═════ Passage

I only saw the second half of this film -- but it just blew me away. Of course, it already features the trademark Danny Kaye combination of showmanship, clowning, doe-eyed sincerity, patter-songs and absolutely beautiful vocal control that others mention here. And that is truly impressive. Also impressive in this film is the playing with gender, which is something DK could always get away with, but here comes out as particularly hyper and intense.
But what really shocked me was how ahead of its time this film was. Made during WWII, and absolutely full of patriotism and wartime idealism, all somehow mixed together with the idealism of romance and home and family, this was clearly a 1944 deal, with fake-looking classic Hollywood sound stage warships and sea scenes. But it looks much more like something out of 1955 or, God help us, 1966.
They don't really hide from that sound-set fakeness, esp. in the truly weird dream sequences, and the whole thing ends up looking more like Bob Fosse than the WWII propaganda film it's also trying to be. These sequences feature sets and costumes in co-ordinated "hot" pastels, a bartender-cum-minister-cum-scat singer, and I kid you not a bright sky blue goat. This segues into a scene with intense women in skimpy black clothing (think Robt Palmer's "Addicted to Love" video from the 1980s meets a 1890's bordello), some of whom are mounted/pinned/crucifed on trees/crosses/black wings set on poles.

══════════
═════ Dataset entries

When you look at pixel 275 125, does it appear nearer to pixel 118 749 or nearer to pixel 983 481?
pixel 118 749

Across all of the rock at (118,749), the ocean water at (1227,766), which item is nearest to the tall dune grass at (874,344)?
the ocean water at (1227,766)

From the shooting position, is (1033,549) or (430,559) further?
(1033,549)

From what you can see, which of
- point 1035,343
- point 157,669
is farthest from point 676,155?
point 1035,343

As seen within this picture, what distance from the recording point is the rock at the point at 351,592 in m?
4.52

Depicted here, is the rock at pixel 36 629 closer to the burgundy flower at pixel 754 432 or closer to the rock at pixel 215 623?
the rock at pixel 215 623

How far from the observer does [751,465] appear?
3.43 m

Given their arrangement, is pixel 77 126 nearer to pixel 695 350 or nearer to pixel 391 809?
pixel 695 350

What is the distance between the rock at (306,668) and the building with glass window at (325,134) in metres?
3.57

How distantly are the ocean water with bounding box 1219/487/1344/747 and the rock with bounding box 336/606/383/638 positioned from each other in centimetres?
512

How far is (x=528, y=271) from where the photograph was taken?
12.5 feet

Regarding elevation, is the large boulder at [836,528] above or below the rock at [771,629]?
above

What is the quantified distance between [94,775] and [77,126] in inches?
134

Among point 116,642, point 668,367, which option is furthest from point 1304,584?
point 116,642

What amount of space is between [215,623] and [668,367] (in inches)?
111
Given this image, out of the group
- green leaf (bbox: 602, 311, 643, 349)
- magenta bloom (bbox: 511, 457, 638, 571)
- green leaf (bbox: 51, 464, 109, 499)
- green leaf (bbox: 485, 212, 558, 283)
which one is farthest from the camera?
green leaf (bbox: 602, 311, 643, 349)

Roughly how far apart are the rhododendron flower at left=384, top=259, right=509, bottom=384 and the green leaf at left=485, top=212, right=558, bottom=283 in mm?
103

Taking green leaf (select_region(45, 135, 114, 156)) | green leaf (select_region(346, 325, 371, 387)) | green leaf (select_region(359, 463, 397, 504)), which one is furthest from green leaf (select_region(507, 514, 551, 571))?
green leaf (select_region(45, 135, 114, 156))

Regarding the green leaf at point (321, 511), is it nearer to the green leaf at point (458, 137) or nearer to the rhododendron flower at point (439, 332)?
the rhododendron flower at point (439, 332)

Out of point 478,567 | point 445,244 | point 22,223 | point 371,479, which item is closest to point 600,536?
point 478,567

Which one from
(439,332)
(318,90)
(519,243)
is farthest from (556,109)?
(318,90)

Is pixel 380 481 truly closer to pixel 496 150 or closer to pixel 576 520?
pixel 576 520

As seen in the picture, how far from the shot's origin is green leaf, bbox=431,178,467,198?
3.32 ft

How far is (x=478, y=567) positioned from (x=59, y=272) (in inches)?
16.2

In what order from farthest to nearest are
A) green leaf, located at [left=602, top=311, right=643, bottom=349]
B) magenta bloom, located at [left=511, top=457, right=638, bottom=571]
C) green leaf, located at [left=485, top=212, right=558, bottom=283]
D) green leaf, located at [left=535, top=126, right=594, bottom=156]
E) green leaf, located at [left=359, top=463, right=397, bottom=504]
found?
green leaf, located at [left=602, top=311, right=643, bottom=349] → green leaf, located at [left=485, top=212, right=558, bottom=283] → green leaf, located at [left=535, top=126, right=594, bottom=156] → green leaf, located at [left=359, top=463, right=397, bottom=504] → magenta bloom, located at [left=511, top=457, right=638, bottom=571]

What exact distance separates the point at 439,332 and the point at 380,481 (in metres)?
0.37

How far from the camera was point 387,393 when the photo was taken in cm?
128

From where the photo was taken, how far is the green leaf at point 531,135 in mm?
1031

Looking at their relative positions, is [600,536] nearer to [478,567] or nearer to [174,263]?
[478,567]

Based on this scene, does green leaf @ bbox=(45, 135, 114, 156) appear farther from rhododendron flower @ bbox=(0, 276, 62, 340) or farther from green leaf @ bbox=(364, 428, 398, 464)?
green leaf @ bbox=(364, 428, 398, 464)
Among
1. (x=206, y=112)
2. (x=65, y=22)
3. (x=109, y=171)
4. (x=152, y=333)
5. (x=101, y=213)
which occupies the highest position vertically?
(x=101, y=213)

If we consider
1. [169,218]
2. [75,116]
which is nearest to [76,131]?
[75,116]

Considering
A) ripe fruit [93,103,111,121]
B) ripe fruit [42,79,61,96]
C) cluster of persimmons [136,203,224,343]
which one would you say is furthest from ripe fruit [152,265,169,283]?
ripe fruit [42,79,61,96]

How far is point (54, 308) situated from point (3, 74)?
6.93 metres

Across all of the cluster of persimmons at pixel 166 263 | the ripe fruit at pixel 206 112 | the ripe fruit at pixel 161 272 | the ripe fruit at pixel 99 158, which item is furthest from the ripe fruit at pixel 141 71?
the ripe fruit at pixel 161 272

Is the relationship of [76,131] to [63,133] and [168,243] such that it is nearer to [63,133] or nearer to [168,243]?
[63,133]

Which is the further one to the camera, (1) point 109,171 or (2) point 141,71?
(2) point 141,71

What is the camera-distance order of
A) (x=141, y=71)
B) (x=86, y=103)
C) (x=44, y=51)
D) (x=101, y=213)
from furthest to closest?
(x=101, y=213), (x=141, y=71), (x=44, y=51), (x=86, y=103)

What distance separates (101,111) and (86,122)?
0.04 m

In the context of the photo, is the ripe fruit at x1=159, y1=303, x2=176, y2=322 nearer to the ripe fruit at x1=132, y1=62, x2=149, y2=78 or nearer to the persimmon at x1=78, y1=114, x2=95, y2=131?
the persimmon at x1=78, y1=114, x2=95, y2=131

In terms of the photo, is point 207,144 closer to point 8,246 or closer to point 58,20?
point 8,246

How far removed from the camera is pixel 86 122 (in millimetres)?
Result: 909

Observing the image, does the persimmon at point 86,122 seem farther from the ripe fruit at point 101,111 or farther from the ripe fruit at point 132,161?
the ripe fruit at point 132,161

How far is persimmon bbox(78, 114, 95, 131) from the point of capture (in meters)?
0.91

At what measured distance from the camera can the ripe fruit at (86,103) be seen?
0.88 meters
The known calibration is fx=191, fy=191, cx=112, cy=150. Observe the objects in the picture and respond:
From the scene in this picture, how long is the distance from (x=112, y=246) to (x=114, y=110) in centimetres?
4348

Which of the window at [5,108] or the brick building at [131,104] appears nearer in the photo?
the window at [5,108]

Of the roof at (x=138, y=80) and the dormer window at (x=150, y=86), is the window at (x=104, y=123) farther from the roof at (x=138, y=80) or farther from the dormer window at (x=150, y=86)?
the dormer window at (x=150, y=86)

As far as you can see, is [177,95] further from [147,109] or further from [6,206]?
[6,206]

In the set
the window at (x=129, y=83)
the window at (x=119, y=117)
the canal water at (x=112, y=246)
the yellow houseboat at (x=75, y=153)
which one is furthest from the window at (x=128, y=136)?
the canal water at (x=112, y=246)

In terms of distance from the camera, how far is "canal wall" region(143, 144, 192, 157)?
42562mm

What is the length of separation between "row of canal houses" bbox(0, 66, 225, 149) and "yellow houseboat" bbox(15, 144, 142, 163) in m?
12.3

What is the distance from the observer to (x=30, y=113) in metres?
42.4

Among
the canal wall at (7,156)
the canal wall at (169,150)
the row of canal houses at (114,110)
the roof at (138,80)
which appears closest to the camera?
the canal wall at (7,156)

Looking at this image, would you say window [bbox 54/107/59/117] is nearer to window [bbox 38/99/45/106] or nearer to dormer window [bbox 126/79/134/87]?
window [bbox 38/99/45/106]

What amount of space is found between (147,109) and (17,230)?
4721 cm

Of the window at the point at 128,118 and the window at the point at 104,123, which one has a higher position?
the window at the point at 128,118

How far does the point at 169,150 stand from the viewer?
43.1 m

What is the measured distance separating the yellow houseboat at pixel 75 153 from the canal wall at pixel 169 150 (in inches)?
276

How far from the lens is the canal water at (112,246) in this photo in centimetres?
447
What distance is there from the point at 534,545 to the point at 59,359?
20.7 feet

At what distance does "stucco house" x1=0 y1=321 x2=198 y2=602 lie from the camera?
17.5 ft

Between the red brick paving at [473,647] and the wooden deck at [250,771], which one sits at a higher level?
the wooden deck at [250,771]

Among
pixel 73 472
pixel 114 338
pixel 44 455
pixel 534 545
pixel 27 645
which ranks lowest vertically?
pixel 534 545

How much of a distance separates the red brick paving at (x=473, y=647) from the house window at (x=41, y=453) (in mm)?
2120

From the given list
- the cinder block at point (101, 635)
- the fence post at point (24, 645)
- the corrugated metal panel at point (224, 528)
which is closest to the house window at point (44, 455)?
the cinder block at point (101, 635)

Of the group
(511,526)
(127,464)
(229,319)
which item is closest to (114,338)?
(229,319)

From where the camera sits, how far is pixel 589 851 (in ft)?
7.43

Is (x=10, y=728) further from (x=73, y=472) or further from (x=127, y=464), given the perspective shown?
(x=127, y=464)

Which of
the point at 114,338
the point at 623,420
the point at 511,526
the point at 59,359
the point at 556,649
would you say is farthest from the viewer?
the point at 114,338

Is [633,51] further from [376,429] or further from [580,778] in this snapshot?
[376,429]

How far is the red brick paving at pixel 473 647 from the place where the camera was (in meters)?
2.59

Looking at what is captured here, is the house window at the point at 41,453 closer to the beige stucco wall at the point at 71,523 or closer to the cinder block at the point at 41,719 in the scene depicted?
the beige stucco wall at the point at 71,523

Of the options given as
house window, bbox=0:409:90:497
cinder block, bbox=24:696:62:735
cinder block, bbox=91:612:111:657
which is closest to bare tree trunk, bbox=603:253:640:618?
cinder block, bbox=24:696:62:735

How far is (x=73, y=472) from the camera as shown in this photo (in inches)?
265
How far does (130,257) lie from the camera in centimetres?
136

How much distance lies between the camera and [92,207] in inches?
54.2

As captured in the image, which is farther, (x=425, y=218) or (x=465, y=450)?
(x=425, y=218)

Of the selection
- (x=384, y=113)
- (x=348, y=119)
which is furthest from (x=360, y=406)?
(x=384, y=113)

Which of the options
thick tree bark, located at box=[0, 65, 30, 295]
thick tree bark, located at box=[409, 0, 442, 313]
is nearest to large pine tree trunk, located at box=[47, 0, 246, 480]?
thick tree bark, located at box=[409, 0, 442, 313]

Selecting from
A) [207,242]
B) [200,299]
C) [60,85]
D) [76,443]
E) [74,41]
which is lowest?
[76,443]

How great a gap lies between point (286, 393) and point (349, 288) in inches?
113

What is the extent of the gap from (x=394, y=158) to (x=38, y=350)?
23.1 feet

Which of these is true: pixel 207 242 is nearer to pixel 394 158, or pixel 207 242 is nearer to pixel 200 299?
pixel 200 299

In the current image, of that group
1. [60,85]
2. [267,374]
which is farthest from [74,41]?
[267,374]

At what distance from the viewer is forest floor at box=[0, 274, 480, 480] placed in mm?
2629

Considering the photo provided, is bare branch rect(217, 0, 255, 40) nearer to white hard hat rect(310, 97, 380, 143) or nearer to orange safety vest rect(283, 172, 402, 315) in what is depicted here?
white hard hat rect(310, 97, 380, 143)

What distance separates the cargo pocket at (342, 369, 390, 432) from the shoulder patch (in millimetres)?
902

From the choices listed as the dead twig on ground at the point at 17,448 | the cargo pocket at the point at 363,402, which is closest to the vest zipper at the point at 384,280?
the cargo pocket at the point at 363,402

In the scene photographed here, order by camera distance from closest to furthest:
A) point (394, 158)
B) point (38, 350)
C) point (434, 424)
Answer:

══════════

● **Problems to work on**
#1 Answer these questions from the film review above the rows, please:
(a) In what year does the review say the film was clearly made?
(b) Which director does the review say the whole thing ends up looking more like?
(c) What color is the goat in the dream sequences?
#2 Repeat the film review above the rows word for word from "I only saw the" to "hyper and intense.".
#3 Go on with the film review above the rows, starting after its last sentence.

● **Task results**
#1
(a) 1944
(b) Bob Fosse
(c) Bright sky blue

#2
I only saw the second half of this film -- but it just blew me away. Of course, it already features the trademark Danny Kaye combination of showmanship, clowning, doe-eyed sincerity, patter-songs and absolutely beautiful vocal control that others mention here. And that is truly impressive. Also impressive in this film is the playing with gender, which is something DK could always get away with, but here comes out as particularly hyper and intense.

#3
In front of this, Danny Kaye in a devilish red suit does some of the most pure and outrageous absurdities I have EVER seen him do -- phasing in and out like the young Robin Williams on cocaine, switching into and out of a pastiche of popular song styles, slang, scat and African-American impersonation as if he were a black guy pretending to be a white guy pretending to be a black guy pretending to be a black guy. (In most of this, he is echoed capably -- but not brilliantly -- by Dinah Shore.) He is manic and brilliant and so very American and post-modern.
He is also incredibly young, and looks quite a bit like some manic, visionary rock star of today. (He resembles a bit the young Sting or Billy Idol.) And esp. in those fantasy scenes, the intensity combined with the costuming and showmanship made me realize that DK can be seen in that line of intense musical innovators/showmen that includes Prince and probably Jack White of the White Stripes.